В столовой все уже готово к завтраку. Мама надела свой китайский халат, и, когда мы, еще сонные и взлохмаченные, подходим ее обнять, нас обволакивает аромат пены для ванны и зубной пасты.
— Хорошо спали, мои дорогие Жаны? — спрашивает она. — За окном прекрасная погода. У меня предчувствие, что сегодня будет просто чудесный день!
— Пам-пам-пам! — напевает папа, подавая какао. — Кто желает вкуснейших горелых тостов?
Папа — очень хороший врач, но какое же счастье, что в работе с пациентами он не использует тостер!
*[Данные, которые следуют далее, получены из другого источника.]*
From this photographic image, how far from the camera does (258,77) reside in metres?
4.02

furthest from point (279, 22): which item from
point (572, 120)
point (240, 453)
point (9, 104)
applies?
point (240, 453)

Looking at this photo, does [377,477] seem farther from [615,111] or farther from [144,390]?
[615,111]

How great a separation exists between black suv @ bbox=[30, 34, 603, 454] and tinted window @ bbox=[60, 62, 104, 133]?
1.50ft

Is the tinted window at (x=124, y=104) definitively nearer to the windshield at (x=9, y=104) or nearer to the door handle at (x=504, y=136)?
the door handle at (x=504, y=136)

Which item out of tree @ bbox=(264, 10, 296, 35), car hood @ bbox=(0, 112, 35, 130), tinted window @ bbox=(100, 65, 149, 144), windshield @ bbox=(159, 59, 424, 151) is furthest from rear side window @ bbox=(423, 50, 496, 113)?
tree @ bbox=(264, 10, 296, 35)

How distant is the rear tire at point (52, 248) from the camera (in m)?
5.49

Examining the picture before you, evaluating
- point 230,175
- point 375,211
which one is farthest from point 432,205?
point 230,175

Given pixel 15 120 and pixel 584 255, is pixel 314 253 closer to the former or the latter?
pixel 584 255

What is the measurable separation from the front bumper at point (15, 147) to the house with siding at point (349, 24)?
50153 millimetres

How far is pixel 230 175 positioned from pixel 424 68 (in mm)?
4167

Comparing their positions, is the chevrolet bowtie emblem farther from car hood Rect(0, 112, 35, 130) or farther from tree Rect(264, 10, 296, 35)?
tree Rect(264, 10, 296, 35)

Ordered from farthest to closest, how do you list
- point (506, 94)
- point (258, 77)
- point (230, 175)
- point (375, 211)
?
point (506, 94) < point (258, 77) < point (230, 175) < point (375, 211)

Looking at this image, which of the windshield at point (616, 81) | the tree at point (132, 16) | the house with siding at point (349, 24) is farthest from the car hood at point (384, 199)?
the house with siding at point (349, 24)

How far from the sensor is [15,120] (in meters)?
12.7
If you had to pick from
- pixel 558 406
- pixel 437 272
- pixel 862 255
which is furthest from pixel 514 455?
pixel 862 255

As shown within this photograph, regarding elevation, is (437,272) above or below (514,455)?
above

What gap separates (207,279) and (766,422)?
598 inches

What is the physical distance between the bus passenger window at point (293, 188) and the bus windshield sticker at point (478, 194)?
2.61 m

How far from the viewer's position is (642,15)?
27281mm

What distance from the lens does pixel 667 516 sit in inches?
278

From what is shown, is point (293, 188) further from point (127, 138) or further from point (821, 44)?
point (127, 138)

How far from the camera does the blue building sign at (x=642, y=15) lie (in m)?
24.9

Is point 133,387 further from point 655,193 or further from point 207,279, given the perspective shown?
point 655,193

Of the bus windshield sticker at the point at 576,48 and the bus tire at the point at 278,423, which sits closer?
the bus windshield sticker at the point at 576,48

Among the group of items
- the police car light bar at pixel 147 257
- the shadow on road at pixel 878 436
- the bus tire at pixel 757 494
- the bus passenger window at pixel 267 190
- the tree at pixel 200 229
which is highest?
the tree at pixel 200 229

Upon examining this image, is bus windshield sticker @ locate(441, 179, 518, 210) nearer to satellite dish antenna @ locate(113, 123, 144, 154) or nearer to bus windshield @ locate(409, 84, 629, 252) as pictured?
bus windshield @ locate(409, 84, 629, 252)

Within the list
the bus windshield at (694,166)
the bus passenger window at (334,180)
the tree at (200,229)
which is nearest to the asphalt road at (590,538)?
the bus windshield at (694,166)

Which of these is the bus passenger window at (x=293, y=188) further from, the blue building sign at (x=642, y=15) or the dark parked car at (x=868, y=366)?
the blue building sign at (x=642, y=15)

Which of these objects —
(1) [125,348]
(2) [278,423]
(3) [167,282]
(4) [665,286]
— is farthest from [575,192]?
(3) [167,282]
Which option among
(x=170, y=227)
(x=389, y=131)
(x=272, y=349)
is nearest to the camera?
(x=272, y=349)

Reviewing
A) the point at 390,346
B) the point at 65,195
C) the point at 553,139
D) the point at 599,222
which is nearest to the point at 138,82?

Он поставил на проигрыватель пластинку и, когда доходит до его любимого места, делает звук погромче.
— Нет лучшего способа взбодриться, чем проснуться под хорошую музыку! — восклицает он.
— О нет, — стонет Жан А. и с ужасающей гримасой затыкает уши. — Только не «Моя родина»!
Жан Е. уже сидит за столом на высоком стульчике и набивает рот хлопьями, ритмично притопывая ногами. Жан Д. еще такой сонный, что даже забывает плохо выговаривать слова и буквы. Что же касается Жана Г., то он занят тем, что тренируется намазывать сухарики маслом так, чтобы они не ломались — в будние дни у него никогда не хватает на это времени. Мы слышали такой полезный совет по телевизору: нужно положить один сухарик на другой и намазать маслом тот, что сверху. Но Жан Г. очень ловкий парень, примерно такой же ловкий, как его игрушечные солдатики. Он держит сухарики так осторожно, как будто это граната с выдернутой чекой, но только все его старания напрасны — сухарики взрываются у него в руках, и крошек на скатерти оказывается, конечно, в два раза больше, чем было бы, держи он в руках только один сухарик.